Begin ENTRIES SUPPLIED

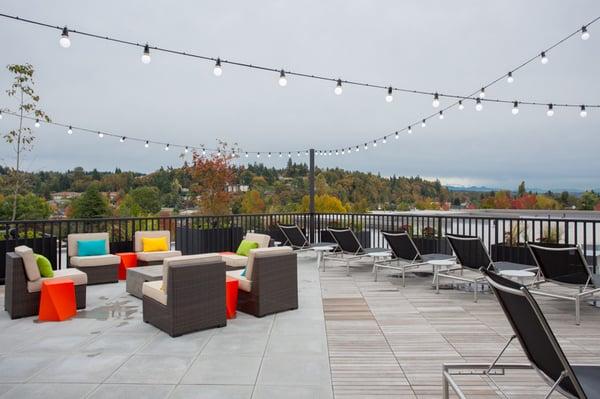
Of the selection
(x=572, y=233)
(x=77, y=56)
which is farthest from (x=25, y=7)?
(x=572, y=233)

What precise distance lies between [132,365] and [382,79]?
37.9ft

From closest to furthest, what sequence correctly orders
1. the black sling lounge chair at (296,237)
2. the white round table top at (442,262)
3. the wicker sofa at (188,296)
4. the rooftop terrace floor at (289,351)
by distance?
1. the rooftop terrace floor at (289,351)
2. the wicker sofa at (188,296)
3. the white round table top at (442,262)
4. the black sling lounge chair at (296,237)

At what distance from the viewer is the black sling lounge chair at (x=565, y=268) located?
479 cm

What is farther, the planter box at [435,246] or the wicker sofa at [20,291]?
the planter box at [435,246]

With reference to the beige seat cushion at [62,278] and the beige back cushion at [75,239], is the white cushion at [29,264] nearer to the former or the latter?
the beige seat cushion at [62,278]

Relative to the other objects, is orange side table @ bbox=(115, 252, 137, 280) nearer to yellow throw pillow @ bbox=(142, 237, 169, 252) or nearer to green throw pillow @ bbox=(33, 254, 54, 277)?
yellow throw pillow @ bbox=(142, 237, 169, 252)

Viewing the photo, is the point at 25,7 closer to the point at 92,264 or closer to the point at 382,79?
the point at 92,264

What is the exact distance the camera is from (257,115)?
1675 cm

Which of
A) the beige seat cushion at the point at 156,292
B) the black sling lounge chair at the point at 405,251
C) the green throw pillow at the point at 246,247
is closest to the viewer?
the beige seat cushion at the point at 156,292

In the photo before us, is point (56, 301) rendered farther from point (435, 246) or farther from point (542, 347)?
point (435, 246)

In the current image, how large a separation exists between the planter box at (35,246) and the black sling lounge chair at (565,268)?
7.34 m

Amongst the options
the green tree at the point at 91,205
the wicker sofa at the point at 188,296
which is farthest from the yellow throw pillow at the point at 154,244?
the green tree at the point at 91,205

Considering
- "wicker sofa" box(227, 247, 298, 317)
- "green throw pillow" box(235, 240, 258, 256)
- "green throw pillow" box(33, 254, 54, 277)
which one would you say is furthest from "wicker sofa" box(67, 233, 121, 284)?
"wicker sofa" box(227, 247, 298, 317)

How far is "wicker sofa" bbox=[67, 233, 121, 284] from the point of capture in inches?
261
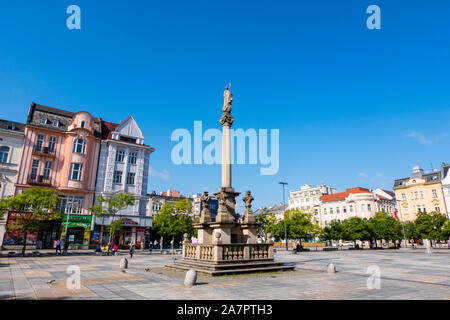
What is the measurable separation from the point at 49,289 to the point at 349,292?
10.6 metres

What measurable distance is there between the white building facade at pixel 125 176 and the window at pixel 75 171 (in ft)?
8.38

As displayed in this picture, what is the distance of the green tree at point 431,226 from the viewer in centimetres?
5169

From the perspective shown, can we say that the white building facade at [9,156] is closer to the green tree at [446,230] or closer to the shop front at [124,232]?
the shop front at [124,232]

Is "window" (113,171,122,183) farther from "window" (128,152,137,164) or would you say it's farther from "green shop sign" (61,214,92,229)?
"green shop sign" (61,214,92,229)

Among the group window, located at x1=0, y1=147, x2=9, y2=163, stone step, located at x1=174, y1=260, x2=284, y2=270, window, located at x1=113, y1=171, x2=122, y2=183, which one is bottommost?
stone step, located at x1=174, y1=260, x2=284, y2=270

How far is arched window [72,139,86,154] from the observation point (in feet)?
131

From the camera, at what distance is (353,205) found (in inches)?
3073

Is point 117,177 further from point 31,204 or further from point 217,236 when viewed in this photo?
point 217,236

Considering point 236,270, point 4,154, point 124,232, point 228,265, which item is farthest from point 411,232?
point 4,154

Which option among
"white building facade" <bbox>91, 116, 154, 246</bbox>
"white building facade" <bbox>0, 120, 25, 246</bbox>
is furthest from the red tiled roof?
"white building facade" <bbox>0, 120, 25, 246</bbox>

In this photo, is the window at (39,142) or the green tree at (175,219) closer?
the window at (39,142)

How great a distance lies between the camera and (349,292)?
9836 mm

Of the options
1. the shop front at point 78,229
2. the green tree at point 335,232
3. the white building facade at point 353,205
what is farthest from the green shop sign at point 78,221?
the white building facade at point 353,205
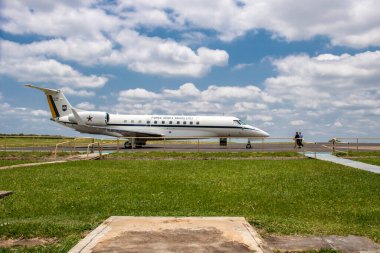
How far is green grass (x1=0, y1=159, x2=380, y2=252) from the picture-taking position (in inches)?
269

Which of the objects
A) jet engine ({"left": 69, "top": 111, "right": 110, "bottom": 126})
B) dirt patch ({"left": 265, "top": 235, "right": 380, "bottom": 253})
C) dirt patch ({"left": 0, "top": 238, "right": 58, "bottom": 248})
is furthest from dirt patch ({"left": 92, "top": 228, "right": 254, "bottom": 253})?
A: jet engine ({"left": 69, "top": 111, "right": 110, "bottom": 126})

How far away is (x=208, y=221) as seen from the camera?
6672 millimetres

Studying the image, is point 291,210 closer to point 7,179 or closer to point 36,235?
point 36,235

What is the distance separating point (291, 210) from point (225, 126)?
96.1 feet

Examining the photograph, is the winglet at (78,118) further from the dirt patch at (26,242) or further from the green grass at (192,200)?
the dirt patch at (26,242)

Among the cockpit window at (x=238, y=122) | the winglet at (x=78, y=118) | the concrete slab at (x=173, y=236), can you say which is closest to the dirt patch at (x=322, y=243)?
the concrete slab at (x=173, y=236)

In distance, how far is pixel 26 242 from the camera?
5.89 m

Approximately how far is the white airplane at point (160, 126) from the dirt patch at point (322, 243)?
104 feet

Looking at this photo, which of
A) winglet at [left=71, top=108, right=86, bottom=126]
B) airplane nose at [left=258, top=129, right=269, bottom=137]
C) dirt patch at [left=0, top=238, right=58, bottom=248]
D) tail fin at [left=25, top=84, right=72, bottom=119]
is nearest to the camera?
dirt patch at [left=0, top=238, right=58, bottom=248]

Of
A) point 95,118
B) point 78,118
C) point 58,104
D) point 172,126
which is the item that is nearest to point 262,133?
point 172,126

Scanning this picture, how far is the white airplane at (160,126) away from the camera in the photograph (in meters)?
38.3

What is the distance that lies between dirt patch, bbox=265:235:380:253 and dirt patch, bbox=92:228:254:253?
2.40 feet

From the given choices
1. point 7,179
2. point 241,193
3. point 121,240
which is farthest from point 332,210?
point 7,179

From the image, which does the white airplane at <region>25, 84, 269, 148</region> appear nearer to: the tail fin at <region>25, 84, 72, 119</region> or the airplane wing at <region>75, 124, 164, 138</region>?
the airplane wing at <region>75, 124, 164, 138</region>
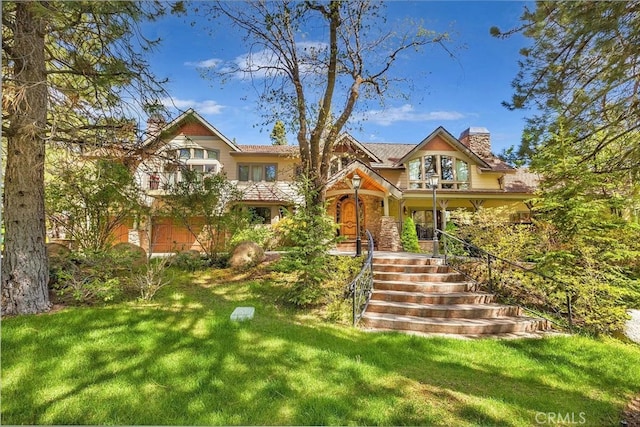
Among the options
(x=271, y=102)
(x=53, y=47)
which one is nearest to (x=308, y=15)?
(x=271, y=102)

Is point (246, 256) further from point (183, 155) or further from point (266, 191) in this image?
point (266, 191)

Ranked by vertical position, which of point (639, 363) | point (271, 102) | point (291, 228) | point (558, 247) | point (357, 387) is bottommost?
point (639, 363)

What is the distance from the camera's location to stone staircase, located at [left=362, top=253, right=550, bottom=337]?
4770 mm

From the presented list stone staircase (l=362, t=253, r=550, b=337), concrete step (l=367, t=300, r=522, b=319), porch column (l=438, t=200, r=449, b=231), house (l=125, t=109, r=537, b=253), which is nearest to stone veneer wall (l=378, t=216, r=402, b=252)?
house (l=125, t=109, r=537, b=253)

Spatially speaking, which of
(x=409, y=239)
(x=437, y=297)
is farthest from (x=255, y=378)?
(x=409, y=239)

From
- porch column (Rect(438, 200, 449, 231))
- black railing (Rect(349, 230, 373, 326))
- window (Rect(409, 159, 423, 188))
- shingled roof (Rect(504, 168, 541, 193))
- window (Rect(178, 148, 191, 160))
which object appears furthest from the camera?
window (Rect(409, 159, 423, 188))

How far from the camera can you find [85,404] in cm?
237

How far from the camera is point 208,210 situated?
8438 millimetres

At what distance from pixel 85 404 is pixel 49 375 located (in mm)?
729

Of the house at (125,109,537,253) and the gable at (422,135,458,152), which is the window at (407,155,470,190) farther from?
the gable at (422,135,458,152)

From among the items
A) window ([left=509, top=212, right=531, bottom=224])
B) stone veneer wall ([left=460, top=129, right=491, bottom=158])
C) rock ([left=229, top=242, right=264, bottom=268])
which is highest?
stone veneer wall ([left=460, top=129, right=491, bottom=158])

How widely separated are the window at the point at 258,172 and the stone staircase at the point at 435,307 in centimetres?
926

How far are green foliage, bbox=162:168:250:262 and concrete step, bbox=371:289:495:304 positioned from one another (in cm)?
502

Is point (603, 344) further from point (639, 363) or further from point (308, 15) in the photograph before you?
point (308, 15)
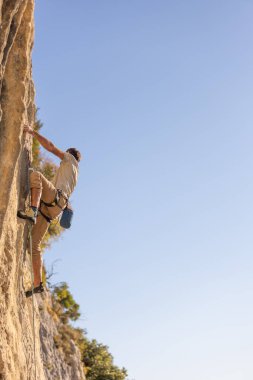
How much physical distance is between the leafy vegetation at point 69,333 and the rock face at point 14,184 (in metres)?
10.3

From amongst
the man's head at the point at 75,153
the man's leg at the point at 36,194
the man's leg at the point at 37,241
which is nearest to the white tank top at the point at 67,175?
the man's head at the point at 75,153

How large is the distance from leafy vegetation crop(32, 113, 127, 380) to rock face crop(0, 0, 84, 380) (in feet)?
33.8

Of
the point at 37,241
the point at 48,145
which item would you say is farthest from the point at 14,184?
the point at 37,241

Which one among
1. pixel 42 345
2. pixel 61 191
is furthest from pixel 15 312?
pixel 42 345

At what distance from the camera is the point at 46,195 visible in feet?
31.2

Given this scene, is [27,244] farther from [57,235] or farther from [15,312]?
[57,235]

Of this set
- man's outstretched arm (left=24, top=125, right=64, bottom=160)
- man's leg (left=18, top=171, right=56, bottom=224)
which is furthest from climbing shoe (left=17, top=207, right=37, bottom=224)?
man's outstretched arm (left=24, top=125, right=64, bottom=160)

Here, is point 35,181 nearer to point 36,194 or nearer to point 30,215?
point 36,194

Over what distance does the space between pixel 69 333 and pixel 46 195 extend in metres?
13.7

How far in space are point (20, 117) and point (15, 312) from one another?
3.26 m

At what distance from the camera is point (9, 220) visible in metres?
8.16

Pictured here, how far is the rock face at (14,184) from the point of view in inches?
303

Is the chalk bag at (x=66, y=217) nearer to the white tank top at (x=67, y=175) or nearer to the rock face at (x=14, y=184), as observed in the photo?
the white tank top at (x=67, y=175)

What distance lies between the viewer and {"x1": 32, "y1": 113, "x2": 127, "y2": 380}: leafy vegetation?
20.3m
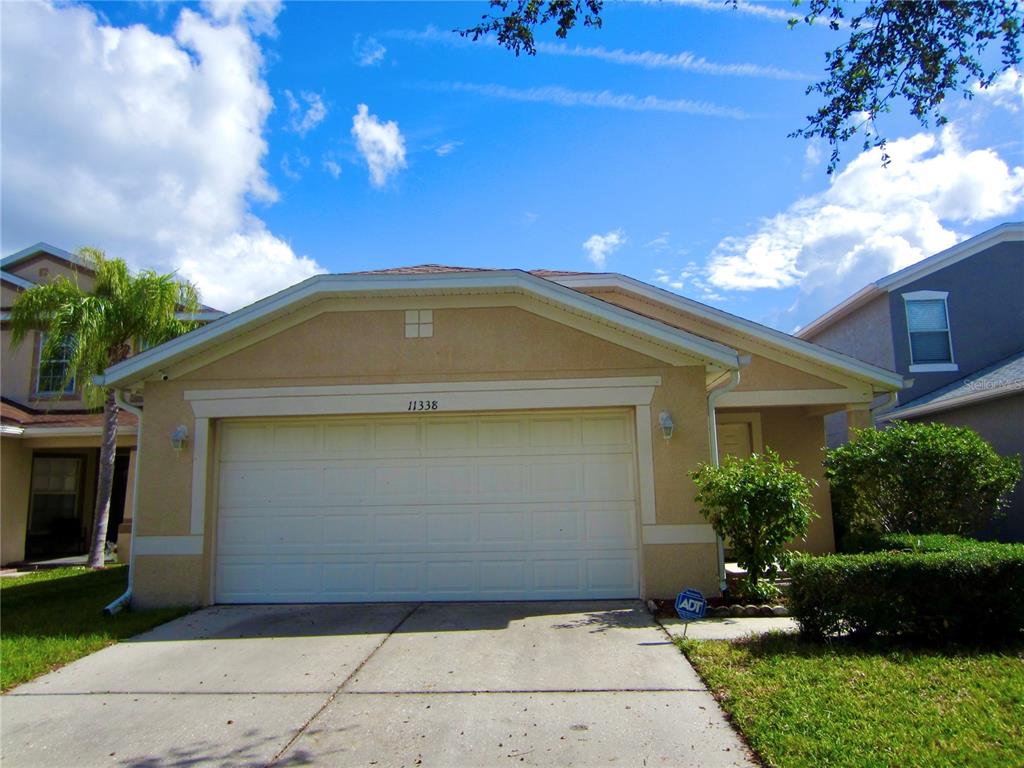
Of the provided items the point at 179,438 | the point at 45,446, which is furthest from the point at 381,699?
the point at 45,446

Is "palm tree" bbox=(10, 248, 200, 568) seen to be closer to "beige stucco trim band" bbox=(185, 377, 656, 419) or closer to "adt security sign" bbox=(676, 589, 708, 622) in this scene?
"beige stucco trim band" bbox=(185, 377, 656, 419)

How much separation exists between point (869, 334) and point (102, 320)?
49.6 ft

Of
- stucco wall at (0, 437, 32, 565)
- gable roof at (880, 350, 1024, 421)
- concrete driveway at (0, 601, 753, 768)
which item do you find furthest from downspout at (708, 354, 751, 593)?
stucco wall at (0, 437, 32, 565)

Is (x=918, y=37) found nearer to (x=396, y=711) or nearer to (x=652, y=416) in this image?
(x=652, y=416)

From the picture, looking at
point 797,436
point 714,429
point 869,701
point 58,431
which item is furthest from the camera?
point 58,431

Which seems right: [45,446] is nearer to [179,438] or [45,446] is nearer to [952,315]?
[179,438]

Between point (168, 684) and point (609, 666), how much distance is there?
3658 millimetres

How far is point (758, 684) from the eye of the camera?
5141 millimetres

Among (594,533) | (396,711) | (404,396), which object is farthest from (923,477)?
(396,711)

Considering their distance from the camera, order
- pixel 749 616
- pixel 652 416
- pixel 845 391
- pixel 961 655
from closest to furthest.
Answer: pixel 961 655
pixel 749 616
pixel 652 416
pixel 845 391

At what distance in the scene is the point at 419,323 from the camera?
879cm

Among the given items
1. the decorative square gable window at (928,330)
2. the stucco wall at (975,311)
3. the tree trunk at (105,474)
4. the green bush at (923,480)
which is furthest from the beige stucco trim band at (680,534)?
the tree trunk at (105,474)

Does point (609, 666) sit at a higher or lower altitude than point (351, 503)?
lower

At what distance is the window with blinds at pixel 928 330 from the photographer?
14.1m
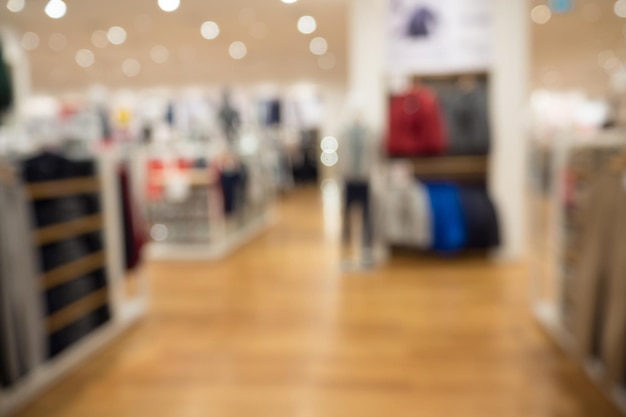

End ENTRIES SUPPLIED

— JOB —
Which of the lines above contain the word "rock"? Copy each of those lines in full.

— FULL RESPONSE —
C) rock ([left=229, top=242, right=264, bottom=268])
How much physical distance is between the leafy vegetation at point 69,333 and the rock face at point 14,184 (in metres)?
How large is the distance from leafy vegetation crop(32, 113, 127, 380) to rock face crop(0, 0, 84, 380) (in feet)?
Pictured here, how far is the rock face at (14,184) from the point of view in inches?
Is the chalk bag at (x=66, y=217) nearer to the white tank top at (x=67, y=175) or nearer to the rock face at (x=14, y=184), as observed in the photo?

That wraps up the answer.